Analysis of Activist Message Strategy Effect

Experimental Analysis of Activist Message Strategy Effect on Receiver Variables

It is a fundamental mistake to see the enemy as a set of targets. The enemy in war is a group of people. Some of them will have to be killed. Others will have to be captured or driven into hiding. The overwhelming majority, however, have to be persuaded.— Frederick Kagan

Public relations scholarship traditionally has taken an organization-centered rather than a communication-centered approach to understanding the communication behavior of organizations. Public relations has been viewed as a management function primarily influenced by factors related to the organization, and the organization generally has been the unit of analysis (J. E. Grunig, 1989a, 1992, 2001;J. E. Grunig & L. A. Grunig, 1992; J. E. Grunig & Hunt, 1984, J. E. Grunig & White, 1992). In a communication-centered approach, the unit of analysis is the strategic communication between source and receiver, and public relations is positioned as “a dynamic process influenced by the situational interaction of source, message, and receiver variables” (Werder, 2005, p. 218). While source variables have been examined at length, there has been minimal public relations research that focuses on message and receiver variables. This has lead to a “limited understanding of public relations strategy use in organizations and the effectiveness of strategies in achieving organizational goals” (Werder, 2005, p. 219).

Public relations scholarship also has given little attention to research related to activist organizations. An activist group is “two or more individuals who organize in order to influence another public or publics through action that may include education, compromise, persuasion, pressure tactics, orforce” (L. A. Grunig, J. E. Grunig, & Dozier, 2002, p. 446). Activist organizations are referred to by different names; however, their fundamental feature is that they are organized and use strategic communication to achieve organizational goals (Smith & Ferguson, 2001).

What is needed: Can you reproduce the text on activist message strategy between "Public relations scholarship also" and "(Smith & Ferguson, 2001).", inclusive?

Recorded data:
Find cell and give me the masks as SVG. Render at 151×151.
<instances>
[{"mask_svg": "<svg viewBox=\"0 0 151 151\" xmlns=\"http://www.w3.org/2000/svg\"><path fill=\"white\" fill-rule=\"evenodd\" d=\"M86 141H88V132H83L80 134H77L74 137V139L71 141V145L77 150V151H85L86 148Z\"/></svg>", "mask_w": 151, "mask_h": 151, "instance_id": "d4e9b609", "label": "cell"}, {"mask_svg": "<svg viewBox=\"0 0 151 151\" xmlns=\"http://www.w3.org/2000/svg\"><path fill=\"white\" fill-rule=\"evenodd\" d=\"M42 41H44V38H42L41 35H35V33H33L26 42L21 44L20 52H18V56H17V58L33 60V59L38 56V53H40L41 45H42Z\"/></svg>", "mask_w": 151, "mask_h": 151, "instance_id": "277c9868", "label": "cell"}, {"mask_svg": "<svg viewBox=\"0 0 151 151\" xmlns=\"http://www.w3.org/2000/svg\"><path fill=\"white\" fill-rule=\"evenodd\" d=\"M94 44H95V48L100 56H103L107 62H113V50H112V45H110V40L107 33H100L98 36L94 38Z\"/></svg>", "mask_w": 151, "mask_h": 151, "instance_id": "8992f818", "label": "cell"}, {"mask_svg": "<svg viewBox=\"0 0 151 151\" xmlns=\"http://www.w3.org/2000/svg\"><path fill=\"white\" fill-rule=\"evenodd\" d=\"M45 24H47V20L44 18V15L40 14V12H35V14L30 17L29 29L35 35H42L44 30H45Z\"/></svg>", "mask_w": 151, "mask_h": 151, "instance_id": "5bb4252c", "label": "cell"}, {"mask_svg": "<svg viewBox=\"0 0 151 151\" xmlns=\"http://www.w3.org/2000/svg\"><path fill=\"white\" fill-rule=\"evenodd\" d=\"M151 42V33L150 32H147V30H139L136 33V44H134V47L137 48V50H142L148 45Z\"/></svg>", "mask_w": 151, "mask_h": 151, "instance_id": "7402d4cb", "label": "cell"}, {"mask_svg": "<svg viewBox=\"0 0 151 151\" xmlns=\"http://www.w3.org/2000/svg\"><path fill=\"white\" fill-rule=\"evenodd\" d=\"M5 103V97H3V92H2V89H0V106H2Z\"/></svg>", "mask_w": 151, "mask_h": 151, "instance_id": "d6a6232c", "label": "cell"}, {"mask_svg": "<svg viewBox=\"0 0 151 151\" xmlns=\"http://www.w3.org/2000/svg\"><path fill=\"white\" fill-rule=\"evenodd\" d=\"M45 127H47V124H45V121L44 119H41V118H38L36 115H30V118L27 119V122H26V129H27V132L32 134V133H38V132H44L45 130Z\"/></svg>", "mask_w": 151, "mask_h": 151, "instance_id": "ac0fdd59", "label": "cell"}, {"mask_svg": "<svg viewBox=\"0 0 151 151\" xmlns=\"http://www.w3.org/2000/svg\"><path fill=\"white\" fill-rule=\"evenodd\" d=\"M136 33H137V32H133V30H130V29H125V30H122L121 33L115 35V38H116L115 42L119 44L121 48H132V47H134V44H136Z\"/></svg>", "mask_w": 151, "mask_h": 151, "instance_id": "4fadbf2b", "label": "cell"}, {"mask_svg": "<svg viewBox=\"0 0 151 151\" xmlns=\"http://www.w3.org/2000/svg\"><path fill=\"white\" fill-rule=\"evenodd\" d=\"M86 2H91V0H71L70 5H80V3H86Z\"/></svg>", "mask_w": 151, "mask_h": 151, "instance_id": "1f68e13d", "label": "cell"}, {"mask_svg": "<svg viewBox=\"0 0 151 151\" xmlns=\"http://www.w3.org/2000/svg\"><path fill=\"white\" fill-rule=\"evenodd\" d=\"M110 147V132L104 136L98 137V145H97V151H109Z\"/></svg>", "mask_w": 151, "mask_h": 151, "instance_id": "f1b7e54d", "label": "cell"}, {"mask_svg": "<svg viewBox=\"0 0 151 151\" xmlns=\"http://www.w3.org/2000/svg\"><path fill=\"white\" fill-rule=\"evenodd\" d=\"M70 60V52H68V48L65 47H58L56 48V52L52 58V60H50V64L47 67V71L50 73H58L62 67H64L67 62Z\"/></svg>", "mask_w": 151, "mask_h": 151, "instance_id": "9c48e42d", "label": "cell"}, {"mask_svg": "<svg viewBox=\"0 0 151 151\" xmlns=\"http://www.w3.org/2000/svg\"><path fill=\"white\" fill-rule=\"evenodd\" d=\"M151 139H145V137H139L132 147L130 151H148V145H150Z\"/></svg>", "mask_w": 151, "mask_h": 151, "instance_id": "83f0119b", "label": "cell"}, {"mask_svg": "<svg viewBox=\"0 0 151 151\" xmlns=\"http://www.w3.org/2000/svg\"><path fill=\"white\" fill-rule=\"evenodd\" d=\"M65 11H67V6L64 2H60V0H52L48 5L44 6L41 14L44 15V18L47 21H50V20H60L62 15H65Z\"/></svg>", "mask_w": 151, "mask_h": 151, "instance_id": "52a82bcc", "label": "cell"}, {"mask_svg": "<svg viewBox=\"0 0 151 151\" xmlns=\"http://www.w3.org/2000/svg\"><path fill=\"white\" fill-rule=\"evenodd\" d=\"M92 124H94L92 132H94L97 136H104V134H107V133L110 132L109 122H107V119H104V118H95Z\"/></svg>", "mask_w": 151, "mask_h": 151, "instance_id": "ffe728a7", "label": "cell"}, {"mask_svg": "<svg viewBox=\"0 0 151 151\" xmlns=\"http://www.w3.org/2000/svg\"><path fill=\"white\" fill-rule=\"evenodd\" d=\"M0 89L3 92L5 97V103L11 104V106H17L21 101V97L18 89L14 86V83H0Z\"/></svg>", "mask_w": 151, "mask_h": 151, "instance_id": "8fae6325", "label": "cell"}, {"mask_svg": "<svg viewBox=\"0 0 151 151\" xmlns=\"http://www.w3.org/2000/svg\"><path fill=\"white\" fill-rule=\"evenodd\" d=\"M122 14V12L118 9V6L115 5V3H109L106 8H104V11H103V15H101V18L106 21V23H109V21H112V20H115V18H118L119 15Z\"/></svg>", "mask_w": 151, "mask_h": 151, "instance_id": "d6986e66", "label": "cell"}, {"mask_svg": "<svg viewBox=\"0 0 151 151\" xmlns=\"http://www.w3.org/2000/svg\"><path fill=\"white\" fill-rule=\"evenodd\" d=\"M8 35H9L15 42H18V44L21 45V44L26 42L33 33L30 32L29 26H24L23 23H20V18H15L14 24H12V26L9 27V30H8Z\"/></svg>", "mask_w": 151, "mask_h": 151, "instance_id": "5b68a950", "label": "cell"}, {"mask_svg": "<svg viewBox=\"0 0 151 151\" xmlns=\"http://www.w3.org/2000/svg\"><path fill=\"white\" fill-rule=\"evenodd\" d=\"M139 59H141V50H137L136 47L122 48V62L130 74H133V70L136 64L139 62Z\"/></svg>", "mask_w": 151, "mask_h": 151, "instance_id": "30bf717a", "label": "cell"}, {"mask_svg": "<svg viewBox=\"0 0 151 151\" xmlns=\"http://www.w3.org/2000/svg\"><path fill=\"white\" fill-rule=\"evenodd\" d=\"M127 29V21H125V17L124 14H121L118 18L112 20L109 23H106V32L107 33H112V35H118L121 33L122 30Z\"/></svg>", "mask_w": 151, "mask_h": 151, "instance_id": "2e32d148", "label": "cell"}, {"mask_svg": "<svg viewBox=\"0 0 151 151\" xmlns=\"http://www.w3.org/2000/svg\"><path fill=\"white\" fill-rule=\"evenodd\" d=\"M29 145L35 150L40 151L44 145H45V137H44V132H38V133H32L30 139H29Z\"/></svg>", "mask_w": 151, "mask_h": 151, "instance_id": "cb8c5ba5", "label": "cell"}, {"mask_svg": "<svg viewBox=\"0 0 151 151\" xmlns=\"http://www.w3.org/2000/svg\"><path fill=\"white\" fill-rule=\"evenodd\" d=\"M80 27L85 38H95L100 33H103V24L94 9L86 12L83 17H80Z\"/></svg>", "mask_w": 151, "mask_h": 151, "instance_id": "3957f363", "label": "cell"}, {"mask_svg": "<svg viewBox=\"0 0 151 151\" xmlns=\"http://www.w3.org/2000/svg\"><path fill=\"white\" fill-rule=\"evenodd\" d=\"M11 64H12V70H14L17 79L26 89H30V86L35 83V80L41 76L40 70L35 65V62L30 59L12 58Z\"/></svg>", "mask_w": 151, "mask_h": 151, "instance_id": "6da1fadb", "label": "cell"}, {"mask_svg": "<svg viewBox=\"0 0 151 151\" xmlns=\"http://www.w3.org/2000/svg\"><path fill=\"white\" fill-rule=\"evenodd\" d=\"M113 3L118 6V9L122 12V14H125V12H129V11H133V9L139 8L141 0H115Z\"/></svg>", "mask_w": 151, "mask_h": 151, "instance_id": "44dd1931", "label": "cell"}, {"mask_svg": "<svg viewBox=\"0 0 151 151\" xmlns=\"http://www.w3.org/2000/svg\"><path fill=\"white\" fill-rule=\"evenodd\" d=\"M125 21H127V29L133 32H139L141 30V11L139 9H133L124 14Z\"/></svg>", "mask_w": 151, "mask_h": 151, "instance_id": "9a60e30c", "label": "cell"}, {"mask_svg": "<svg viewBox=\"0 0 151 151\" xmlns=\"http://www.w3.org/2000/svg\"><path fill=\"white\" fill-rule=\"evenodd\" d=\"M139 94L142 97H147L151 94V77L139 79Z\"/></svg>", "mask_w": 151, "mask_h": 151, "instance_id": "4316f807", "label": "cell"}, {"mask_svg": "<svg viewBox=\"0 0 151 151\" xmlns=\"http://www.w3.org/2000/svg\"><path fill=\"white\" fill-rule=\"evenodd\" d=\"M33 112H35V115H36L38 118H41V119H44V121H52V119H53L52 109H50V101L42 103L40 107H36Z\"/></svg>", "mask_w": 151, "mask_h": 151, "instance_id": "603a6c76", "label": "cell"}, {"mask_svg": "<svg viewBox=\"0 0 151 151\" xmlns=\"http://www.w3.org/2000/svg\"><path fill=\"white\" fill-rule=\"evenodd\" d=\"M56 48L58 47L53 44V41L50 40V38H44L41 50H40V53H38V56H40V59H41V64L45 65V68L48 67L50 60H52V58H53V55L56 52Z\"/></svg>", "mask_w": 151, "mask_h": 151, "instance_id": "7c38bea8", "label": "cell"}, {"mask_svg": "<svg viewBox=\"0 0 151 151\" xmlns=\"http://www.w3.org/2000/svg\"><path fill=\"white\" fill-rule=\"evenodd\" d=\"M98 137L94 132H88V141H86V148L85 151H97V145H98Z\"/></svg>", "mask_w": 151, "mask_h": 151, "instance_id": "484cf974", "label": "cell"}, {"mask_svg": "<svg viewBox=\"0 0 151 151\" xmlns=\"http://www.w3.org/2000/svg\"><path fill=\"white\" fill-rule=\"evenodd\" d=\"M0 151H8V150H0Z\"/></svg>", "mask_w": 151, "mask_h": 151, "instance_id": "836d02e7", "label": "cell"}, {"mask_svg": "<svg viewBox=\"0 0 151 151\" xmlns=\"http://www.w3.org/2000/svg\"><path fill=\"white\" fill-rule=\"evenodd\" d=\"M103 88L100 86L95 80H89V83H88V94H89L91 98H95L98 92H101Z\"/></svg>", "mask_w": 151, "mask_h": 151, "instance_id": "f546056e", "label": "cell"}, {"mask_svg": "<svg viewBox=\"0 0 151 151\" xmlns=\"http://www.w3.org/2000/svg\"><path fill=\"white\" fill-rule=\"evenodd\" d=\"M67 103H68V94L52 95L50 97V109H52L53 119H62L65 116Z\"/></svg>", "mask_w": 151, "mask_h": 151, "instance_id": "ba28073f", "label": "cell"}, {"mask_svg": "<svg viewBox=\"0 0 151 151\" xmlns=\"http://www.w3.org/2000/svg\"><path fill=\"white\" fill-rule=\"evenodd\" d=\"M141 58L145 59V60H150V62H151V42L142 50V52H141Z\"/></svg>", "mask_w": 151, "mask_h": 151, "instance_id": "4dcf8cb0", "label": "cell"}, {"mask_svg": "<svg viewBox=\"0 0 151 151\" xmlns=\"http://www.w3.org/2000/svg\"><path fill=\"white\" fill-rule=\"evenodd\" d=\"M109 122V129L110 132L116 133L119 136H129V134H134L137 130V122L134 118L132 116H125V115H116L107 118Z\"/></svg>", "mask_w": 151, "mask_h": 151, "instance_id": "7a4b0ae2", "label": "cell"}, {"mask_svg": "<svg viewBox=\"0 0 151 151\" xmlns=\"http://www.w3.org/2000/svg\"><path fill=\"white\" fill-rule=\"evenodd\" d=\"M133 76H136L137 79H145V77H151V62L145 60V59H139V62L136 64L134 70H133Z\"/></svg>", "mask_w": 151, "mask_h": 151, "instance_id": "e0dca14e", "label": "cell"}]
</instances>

Solution:
Public relations scholarship also has given little attention to research related to activist organizations. An activist group is “two or more individuals who organize in order to influence another public or publics through action that may include education, compromise, persuasion, pressure tactics, orforce” (L. A. Grunig, J. E. Grunig, & Dozier, 2002, p. 446). Activist organizations are referred to by different names; however, their fundamental feature is that they are organized and use strategic communication to achieve organizational goals (Smith & Ferguson, 2001).